Any disappointment I felt over not receiving a letter from dad disintegrates quickly. There will be plenty of opportunities in the future for dad to let me down, but the only time that I'll be able to read Sarah's letter is now.

My sister wrote to me. She wrote to me.

This is crazier than Anna's letter. This is crazier than a thousand letters from my ex-best-friend could ever be.

I barely got through the last letter Sarah sent me— I don't know if I'll be able to stomach another.

With shaky fingers, I open the envelope and pull out a piece of yellow notebook paper.

Dear Finn,

What the fuck?

A nervous laugh escapes my lips. Only Sarah would start a letter like this, with both a rhetorical question and an expletive. It's so familiarly her that I feel marginally better about reading the rest of the letter.

I keep going.

Mom left me a message a few days ago saying that you'd been sent to a summer camp in Alaska for breaking into the school. She said that you'd nearly been expelled. I don't understand. You've never gotten in trouble like this before.

Seriously. What the fuck.

I know that my last letter to you contained quite the bombshell, and I really hope that this wasn't you acting out in response to that. But, just to be sure, I talked to my boyfriend and we decided to postpone the wedding, at least until I get to see you again and talk things out. He was fine with it, by the way, so please don't feel guilty. He's just as worried as I am that us getting married put you in the mess.

"Shit," I whisper. I never wanted Sarah to get married to her mysterious English boyfriend, but now that the wedding is off, I don't feel victorious— I just feel ashamed.

I skim through the rest of the letter in a feverish rush.

I never wanted to hurt you, Finn, but I think that I have. I'm so sorry if you were sent to this camp because of me, and I want to fix things between us. I need to.

Please call me at the number or send me a letter to the address on the back of this paper as soon as you can.
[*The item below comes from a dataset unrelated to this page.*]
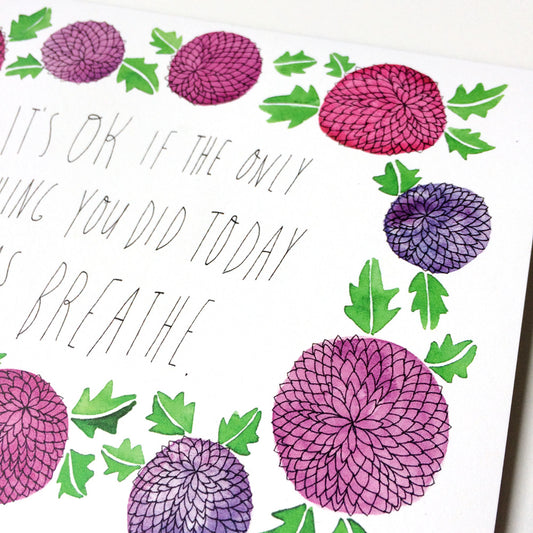 Watercolor greeting card featuring pink and purple chrysanthemum flowers with green leaves, surrounding handwritten text "It's OK if the only thing you did today was breathe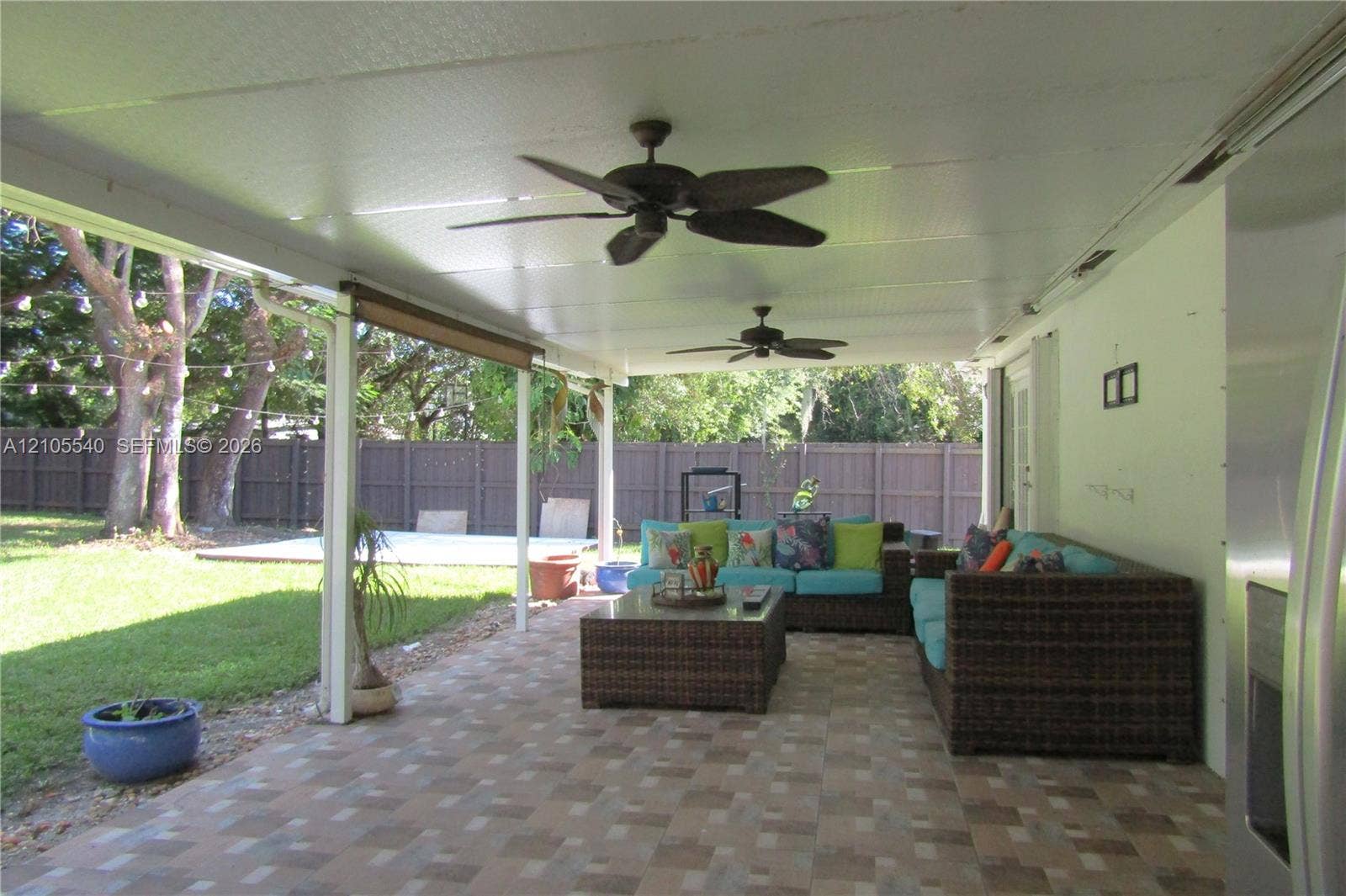 21935 SW 102nd Avenue, Cutler Bay, FL 33190 Expansive covered patio featuring a tiled floor, dual ceiling fans, and a solid perimeter fence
I'm sure that you're angry at me, but ignoring this letter won't make life easier for either of us. If we don't talk we can't fix this.

I hope you know that out of all our family members, you're my favorite brother.

Sincerely,

Sarah

I can't stop the words that come to my mouth. "She canceled the wedding because of me," I whisper. "Because of me."
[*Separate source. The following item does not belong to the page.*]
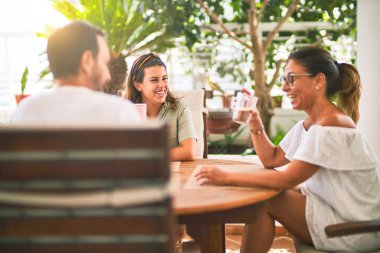 Güzel bir aile terasta oturmuş kahve içiyor, konuşuyor ve gülümsüyor.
There's still no response from the other side of the room. Maybe Ronan finally beat his insomnia and fell asleep, or maybe he's just tired of talking to me.
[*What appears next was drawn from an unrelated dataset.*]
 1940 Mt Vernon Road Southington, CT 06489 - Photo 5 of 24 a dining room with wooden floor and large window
Either way, his silence only makes me feel worse— worse, and more alone— and it does nothing to stop my eyes from watering, nothing to stop a few stray tears from sliding down my cheeks. But the tears must not be so stray afterall, because seconds later, I feel a flood of fresh ones join them. I grab one of my pillows and hold it up to my mouth. Then I scream, just a little bit, into the soft fabric.

Sarah cancelled the wedding because of me. She cancelled what might be one of the most important days of her life because I was stupid enough to think that I could save the frogs, because I was stupid enough to think that I could save anything.

I don't think there's a single thing in my life that I haven't fucked up yet. My relationship with Sarah, my friendship with Anna, my parent's marriage— all fucked, fucked, fucked.

I must be the biggest failure in the world. And the worst part is, I don't know how to make myself less of a failure— or if that's even possible.

I cry silently into my pillow, my chest burning like I downed a glass of battery acid. When the tears finally stop coming and I feel like nothing more than a husk of the person I used to be, I slip Sarah's letter back into its envelope and tuck it away next to mom's. It's too late at night to make life-changing decisions. I'll deal with the letters from Sarah and Anna later when I'm not feeling like such an emotional wreck.

I turn the flashlight off and set it down on the table.

Then I lay down on my bed, bury my face in my pillow, and try to sleep.